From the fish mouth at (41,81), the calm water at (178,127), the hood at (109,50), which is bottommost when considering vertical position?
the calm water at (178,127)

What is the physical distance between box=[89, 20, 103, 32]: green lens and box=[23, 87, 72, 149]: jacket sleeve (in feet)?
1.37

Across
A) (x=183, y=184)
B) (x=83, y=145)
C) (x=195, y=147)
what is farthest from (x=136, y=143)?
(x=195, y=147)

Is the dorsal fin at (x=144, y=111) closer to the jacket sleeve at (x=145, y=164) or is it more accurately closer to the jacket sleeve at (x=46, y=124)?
----
- _Task description_: Copy out all of the material above word for word, with every line and every number unchanged.

- _Output of the task_:
From the fish mouth at (41,81), the calm water at (178,127), the hood at (109,50), which is bottommost when considering vertical position?
the calm water at (178,127)

What is the physical distance between box=[89, 20, 103, 32]: green lens and box=[23, 87, 72, 149]: jacket sleeve (in feet)?
1.37

Across
A) (x=183, y=184)
B) (x=83, y=145)
C) (x=195, y=147)
what is farthest from (x=136, y=143)?
(x=195, y=147)

Is the dorsal fin at (x=144, y=111) closer to the jacket sleeve at (x=145, y=164) or is it more accurately closer to the jacket sleeve at (x=46, y=124)?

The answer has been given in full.